Let $ K \subset L $ be a finite separable extension of global fields with set of places $ M_{K} $, $ M_{L} $ and adele rings $ \mathbb{ A}_{K}$, $ \mathbb{A}_{L} $ respectively.
I have trouble understanding the proof of Proposition 22.10 in these notes. The first line says that $$ \mathbb{A}_{K} \otimes L $$ is equal to the restricted direct product of $ K_{v} \otimes_{K} L $ with respect to $ \mathcal{O}_{v} \otimes _ { \mathcal{O}_{K}} \mathcal{O } _ { L } $.
First, why does $ a_{v} \otimes x $ lies in $ \mathcal{O}_{v} \otimes_{\mathcal{O}_{K}} \mathcal{O}_{L} $ for all but finitely many places of $ v \in M_{K} $?
Second, how can I rigorously convince myself this is a ring isomorphism (kernel is zero) and a homeomorphism of topological spaces?
Your notation $O_v$ means $v$-adic completion $O_{K,v}$ of the integer ring $O_K$, right?
There are isomorphisms $\sigma_v:K_v\otimes_K L \simeq \prod_{w|v} L_w$ and $\sigma_{v,res}:O_{K,v}\otimes_{O_K}O_L \simeq \prod_{w|v} O_w$ for each $v \in M_K$(Surely, $w \in M_L$).

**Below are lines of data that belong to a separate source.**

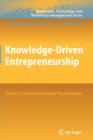 Knowledge-Driven Entrepreneurship : The Key to Social and Economic Transformation - Book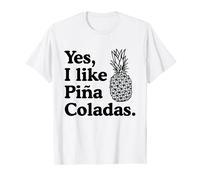 Yes I like pina coladas T-Shirt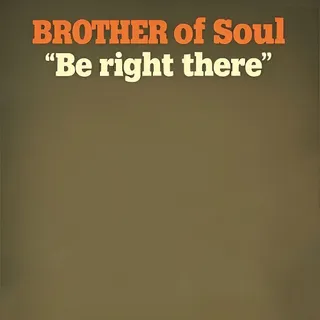 Brother Of Soul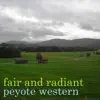 Peyote Western - Single album lyrics, reviews, download
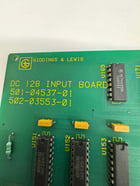 Giddings & Lewis DC 128 Input Board 501-04537-01 / 502-03553-01 - Image 2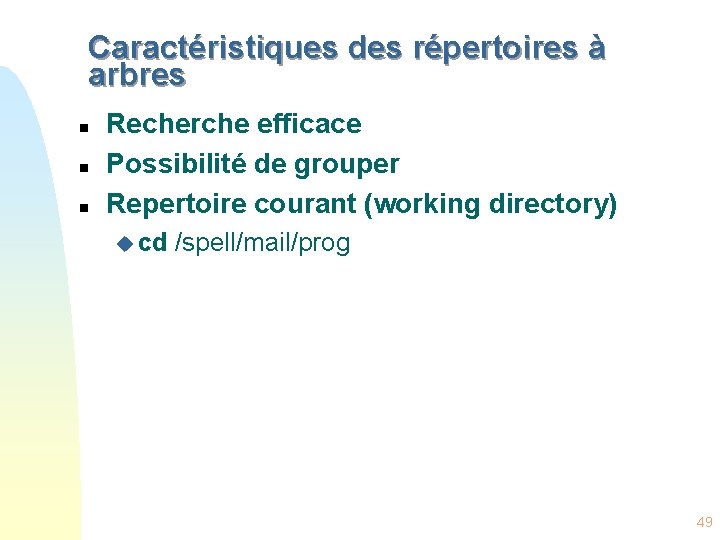 Caractéristiques des répertoires à arbres n n n Recherche efficace Possibilité de grouper Repertoire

I don't know whether the isomorphisms are canonical or not. But It doesn't matter.
Note that $K_v\otimes_K L\simeq K_v \otimes _{O_K} O_L$ and $\mathbb{A}_K\otimes_{K}L\simeq\mathbb{A}_K\otimes_{O_K}O_L$. Also we have $\mathbb{A}_K= \widehat{O_K}\oplus K_{\infty}+K$ (See Lang's 'Algebraic number theory Ch.7, section2, Theorem2) where $\widehat{O_K}=\prod_v O_{K,v}$ and $K_{\infty}$ is the Archimedean part. Here $K$ is a subgroup of $\mathbb{A}_K$ via the diagonal embedding.
Consdier the exact sequence $0\longrightarrow O_K\longrightarrow K\times (\widehat{O_K}\oplus K_{\infty}) \longrightarrow \mathbb{A}_K\longrightarrow0 $ and tensoring with $O_L$ induces $0\longrightarrow O_K \otimes_{O_K}O_L\longrightarrow(K\otimes _{O_K}O_L) \times \big((\widehat{O_K}\oplus K_{\infty})\otimes_{O_K}O_L \big)\longrightarrow \mathbb{A}_K\otimes_{O_K}O_L \longrightarrow 0$. Surely $K\otimes_{O_K}O_L \simeq L$ and $K_{\infty} \otimes _{O_K} O_L \simeq L_{\infty}$, so it suffices to check $\widehat{O_K}\otimes_{O_K}O_L\simeq \widehat{O_L}$.
Since $\widehat{\mathbb{Z}}\otimes O_K= (\varprojlim \mathbb{Z}/m\mathbb{Z}) \otimes O_K \simeq \varprojlim (O_K/ mO_K)=\widehat{O_K} $ (Inverse limit usually does not commute with tensor products, but in this case, $O_K$ is a free $\mathbb{Z}$-module, so commutes.), $\widehat{O_K}\otimes_{O_K}O_L\simeq (\widehat{\mathbb{Z}}\otimes O_K)\otimes_{O_K}O_L\simeq \widehat{O_L}$.
All of morphisms are topological homeomorphisms, because $\widehat{O_K} \otimes O_L$ and $\widehat{O_L}$ have both profinite topologies.